All’improvviso, un sospetto

Dove eravamo rimasti?

Finalmente è giunto il tempo del confronto con il figlio, a pranzo. Come si vestirà Antonella? Indosserà un abito normale, con una minigonna di jeans (60%)

Spregiudicata

Può una minigonna di jeans testare un interesse? Parliamoci chiaro, certi indumenti te li devi permettere e Antonella ormai è vicina a diventare residente del triste regno delle taglie conformate. Una t-shirt a maniche corte chiara, una minigonna di jeans e delle scarpe a tacco basso, sembrano le armi giuste per provocare senza dare nell’occhio. Ma devi avere il corpo giusto e Antonella lo sa: il rischio è calcolato e qui si sfiora il ridicolo. Con la mente rammenta tutti gli incubi a occhi aperti che l’hanno sfiorata in passato, quando immaginava situazioni paradossali al limite della pornografia più perversamente comica. Ai tempi la sua mente guardava con angoscia l’idea che, nel buio della sua stanzetta, Paolo possa aver potuto fare pensieri impuri sulla madre. Per anni, Antonella si è vista come oggetto del piacere di un’onanista compulsivo e spudorato. A vent’anni Paolo mandava in chat, a degli sconosciuti, le foto piccanti della madre, debitamente censurate in viso o in parti sensibili che potevano scatenare un possibile riconoscimento. Antonella, incautamente, in quegli anni confusi, cambiava uomini come detersivi. Li abbordava nei siti di incontri e li tastava nella sua improbabile ricerca del principe azzurro. Non si è negata nulla: nemmeno qualche audace scambio di autoscatti birichini, per i fiacchi figuri usciti dalle fiabe per adulti sozzoni, che smaniavano di sbrodolare con quelle foto appiccicate sullo schermo di un cellulare.
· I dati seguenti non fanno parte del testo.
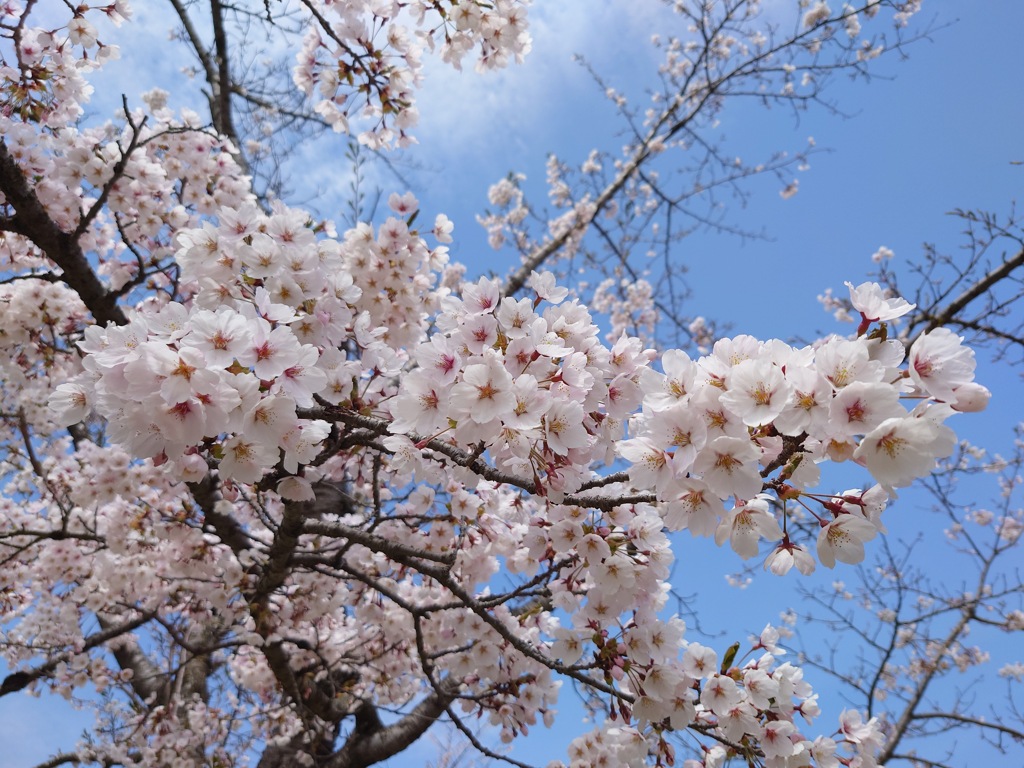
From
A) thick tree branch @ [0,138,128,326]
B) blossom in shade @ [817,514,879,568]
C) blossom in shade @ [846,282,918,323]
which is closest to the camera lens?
blossom in shade @ [846,282,918,323]

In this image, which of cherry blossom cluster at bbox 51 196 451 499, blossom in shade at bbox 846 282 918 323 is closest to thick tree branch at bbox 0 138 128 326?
cherry blossom cluster at bbox 51 196 451 499

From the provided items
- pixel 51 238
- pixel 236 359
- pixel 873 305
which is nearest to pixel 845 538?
pixel 873 305

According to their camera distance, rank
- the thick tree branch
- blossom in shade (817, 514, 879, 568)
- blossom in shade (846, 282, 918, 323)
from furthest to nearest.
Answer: the thick tree branch, blossom in shade (817, 514, 879, 568), blossom in shade (846, 282, 918, 323)

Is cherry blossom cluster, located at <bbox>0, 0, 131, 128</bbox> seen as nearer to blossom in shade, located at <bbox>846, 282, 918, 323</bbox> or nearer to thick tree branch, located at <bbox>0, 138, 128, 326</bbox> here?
thick tree branch, located at <bbox>0, 138, 128, 326</bbox>

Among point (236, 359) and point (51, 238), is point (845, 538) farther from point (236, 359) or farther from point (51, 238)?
point (51, 238)

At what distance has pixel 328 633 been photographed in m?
5.53

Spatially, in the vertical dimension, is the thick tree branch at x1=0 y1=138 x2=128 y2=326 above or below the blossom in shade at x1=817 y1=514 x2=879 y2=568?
above

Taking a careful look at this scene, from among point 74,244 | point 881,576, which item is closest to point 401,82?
point 74,244

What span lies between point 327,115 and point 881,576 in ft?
25.4

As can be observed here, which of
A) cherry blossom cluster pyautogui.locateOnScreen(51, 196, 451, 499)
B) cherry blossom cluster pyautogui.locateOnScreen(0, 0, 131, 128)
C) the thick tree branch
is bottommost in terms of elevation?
cherry blossom cluster pyautogui.locateOnScreen(51, 196, 451, 499)

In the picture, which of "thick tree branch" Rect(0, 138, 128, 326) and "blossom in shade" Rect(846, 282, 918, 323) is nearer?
"blossom in shade" Rect(846, 282, 918, 323)

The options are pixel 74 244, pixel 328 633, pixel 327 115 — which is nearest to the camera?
pixel 74 244

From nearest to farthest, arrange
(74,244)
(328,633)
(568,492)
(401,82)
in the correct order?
1. (568,492)
2. (74,244)
3. (401,82)
4. (328,633)

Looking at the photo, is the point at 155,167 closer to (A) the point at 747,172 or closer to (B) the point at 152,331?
(B) the point at 152,331
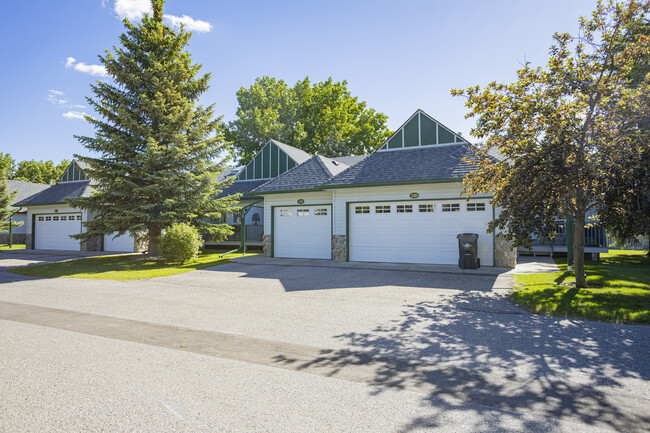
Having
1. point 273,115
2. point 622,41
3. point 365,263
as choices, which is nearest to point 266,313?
point 365,263

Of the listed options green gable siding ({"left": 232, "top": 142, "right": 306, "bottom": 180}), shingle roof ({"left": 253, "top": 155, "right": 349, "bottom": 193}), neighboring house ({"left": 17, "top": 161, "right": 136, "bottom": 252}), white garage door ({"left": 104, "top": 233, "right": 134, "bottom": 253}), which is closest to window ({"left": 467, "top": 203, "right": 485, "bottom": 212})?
shingle roof ({"left": 253, "top": 155, "right": 349, "bottom": 193})

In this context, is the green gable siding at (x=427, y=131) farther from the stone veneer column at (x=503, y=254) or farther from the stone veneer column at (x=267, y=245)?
the stone veneer column at (x=267, y=245)

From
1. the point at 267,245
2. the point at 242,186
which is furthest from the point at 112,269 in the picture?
the point at 242,186

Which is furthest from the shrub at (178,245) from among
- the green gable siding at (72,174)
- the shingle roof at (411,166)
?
the green gable siding at (72,174)

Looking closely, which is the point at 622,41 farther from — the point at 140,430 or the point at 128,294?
the point at 128,294

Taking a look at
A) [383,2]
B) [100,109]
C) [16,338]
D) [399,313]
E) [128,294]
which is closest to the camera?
[16,338]

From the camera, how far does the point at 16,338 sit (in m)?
5.02

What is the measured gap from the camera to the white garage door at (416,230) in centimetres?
1277

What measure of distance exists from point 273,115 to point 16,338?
110 ft

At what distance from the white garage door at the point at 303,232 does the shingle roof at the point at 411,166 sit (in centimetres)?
198

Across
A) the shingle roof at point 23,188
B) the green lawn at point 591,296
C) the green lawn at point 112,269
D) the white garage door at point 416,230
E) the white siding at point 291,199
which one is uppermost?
the shingle roof at point 23,188

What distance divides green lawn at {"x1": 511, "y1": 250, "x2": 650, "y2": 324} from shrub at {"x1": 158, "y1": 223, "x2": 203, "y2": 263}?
11.8 meters

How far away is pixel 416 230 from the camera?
44.7 ft

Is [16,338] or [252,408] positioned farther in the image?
[16,338]
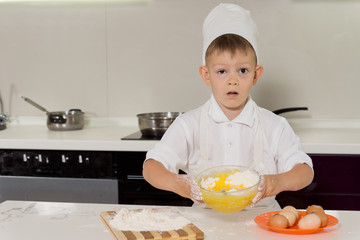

Antonella è stata incauta nel non proteggere il materiale delicato e ne ha pagato le conseguenze. Paolo non ha mai saputo delle scoperte delle madre: né delle chat e né degli incontri dal vivo, dove il baldo giovine praticava autoerotismo con giovani sconosciuti, sulle foto di Antonella. Una volta la mamma pedinò il figlio e, vedendolo immerso in quella putrida valle di oscenità, pianse da sola in un vicoletto per non farsi vedere. Oggi ci ride su e ripensa a quegli incubi, come a dei sogni bizzarri che donavano una particolare e certamente inedita soddisfazione. I tempi cambiano e anche le storture della mente, grazie al cielo, si normalizzano: ma Antonella, questo, lo ha capito?

“Un hamburger? Tutto qui?”, peccato non poter farvi vedere la faccia di Paolo: è un mix indescrivibile tra chi si sente preso in giro e chi dubita delle proprietà cognitive del proprio interlocutore. Antonella aveva tanto insistito affinché Paolo, una volta tanto, le facesse compagnia a pranzo. “Sono sempre sola”, implorava la madre, miagolando di solitudine, “per una volta pranza con me”. Nonostante i due abitano insieme, difficilmente si incrociano. Paolo, poi, è già fidanzato e giustamente cerca di vedere la sua donna, il più possibile. Il pranzo, voi lettori già lo sapete, non è un semplice momento che cerca di colmare una solitudine: è una sfacciata prova del nove. Nonostante abbia deciso di non dare nell’occhio, Antonella deve trovare pur il modo per mostrare l’unica mercanzia possibile per non passare per una procace sgualdrina: le sue belle gambe. E dunque, si pranza sul divano alla maniera informale, davanti alla televisione, addentando un panino con l’hamburger, fresco di macelleria e arrostito alla griglia. Paolo si aspettava ben altro: un lauto pasto come si deve, con tanto di primo, secondo, frutta, caffè e ammazzacaffè. Altrimenti non ha senso uscire prima dal lavoro, prendersi due ore di permesso e pure qualche vaffanculo dal suo capo.

Antonella intuisce l’avvento dell’alba della reazione collerica del figlio. Così si finge scema: “Perché mi guardi così? Ho voluto fare una cosa diversa, non ti piace?”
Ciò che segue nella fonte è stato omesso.